▸ Activity
Begin with the line holding "Standing vote fraction: 10%.", then print every line after it through the end of the data, exactly and with nothing added.

▸ Data listing

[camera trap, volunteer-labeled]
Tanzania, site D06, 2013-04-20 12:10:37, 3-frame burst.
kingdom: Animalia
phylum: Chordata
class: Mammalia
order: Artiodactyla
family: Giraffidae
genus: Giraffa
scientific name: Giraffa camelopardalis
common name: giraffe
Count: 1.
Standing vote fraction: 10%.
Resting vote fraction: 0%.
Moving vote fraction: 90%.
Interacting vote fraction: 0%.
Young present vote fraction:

▸ Expected output
Standing vote fraction: 10%.
Resting vote fraction: 0%.
Moving vote fraction: 90%.
Interacting vote fraction: 0%.
Young present vote fraction:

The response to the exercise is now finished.